Al Sharpton Kept Away From Dead Cop’s NY Funeral, Blames Cops


Al Sharpton will not attend the funeral of NYPD officer Randolph Holder, amid growing police anger at the progressives’ “Black Lives Matter” campaign.

Sharpton — an ally of President Barack Obama — blamed police officials for his withdrawal from the event for Holder, a black Guyanese immigrant who was killed by a supposedly “non-violent” drug offender in a street shoot-out.

“I thought my coming might give a sense of unity in the city,” Sharpton wrote to Holder’s father. “It is clear though after reading several articles that some union leaders and some others want to turn your and your pastor’s noble efforts into some kind of confrontation or sideshow and not keep focused on the brutal, senseless murder of your son.”

He added: “I refuse, despite my strong feelings on police issues, to be part of anything that would marginalize and take away from the focus of this city and nation mourning your son tomorrow. So I therefore, respectfully, want to inform you and your pastor that I have withdrawn my acceptance of your invitation to attend or have words at the funeral services for your son.”

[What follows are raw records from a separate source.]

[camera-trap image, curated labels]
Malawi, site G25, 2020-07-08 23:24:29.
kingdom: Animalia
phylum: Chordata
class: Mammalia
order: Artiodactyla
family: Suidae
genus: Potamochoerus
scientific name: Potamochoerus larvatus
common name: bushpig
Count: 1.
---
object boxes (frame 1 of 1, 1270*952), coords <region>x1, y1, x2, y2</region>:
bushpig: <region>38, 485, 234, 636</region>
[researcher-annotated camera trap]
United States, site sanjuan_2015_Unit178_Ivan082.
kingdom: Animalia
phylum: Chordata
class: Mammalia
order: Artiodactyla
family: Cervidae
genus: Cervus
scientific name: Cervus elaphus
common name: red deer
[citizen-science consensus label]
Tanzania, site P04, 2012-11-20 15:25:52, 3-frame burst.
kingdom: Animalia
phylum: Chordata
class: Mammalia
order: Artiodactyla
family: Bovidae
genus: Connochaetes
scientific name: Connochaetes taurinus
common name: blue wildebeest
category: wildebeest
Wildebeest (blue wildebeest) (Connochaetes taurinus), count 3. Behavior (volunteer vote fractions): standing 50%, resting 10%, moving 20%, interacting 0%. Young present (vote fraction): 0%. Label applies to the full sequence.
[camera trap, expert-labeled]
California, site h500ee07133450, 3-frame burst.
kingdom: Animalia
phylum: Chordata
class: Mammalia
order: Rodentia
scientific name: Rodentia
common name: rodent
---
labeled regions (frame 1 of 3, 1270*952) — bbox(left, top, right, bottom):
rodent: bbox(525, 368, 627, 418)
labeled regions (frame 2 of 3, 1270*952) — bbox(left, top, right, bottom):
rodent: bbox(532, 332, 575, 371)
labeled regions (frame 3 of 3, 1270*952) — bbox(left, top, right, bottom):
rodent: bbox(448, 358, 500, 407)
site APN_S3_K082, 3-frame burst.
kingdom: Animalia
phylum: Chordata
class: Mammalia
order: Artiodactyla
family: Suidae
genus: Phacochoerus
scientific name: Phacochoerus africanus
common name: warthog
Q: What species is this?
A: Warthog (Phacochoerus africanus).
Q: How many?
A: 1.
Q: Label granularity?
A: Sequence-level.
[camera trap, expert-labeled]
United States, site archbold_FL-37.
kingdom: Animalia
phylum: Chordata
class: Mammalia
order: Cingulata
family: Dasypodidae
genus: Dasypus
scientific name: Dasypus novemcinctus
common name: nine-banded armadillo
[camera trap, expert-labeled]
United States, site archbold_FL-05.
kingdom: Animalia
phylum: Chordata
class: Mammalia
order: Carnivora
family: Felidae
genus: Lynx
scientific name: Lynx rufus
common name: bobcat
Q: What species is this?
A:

The wake is taking place today at the Greater Allen A.M.E. Cathedral of New York.

Holder’s fiancé slammed the idea of Sharpton speaking at the funeral because the dead cop disliked the controversial reverend.

“He didn’t like [Sharpton],” Mary Muhammad told The New York Post. “He wasn’t a fan. So I don’t know why [Sharpton] is speaking.”

That attitude seems widespread among cops. Pat Lynch, head of the NYPD’s union, said “Al Sharpton has always been one of the chief extremists fanning the flames of anti-police sentiment for his own gain. Police officers need real support from our elected officials and the communities we serve, not empty gestures from attention-seekers.”

Eeven FBI director James Comey — despite White House opposition — is also pushing back at the progressives’s campaign. The [nation’s] crime rate is rising, and “part of the explanation is a chill wind blowing through American law enforcement over the last year,” Comey said Oct. 26.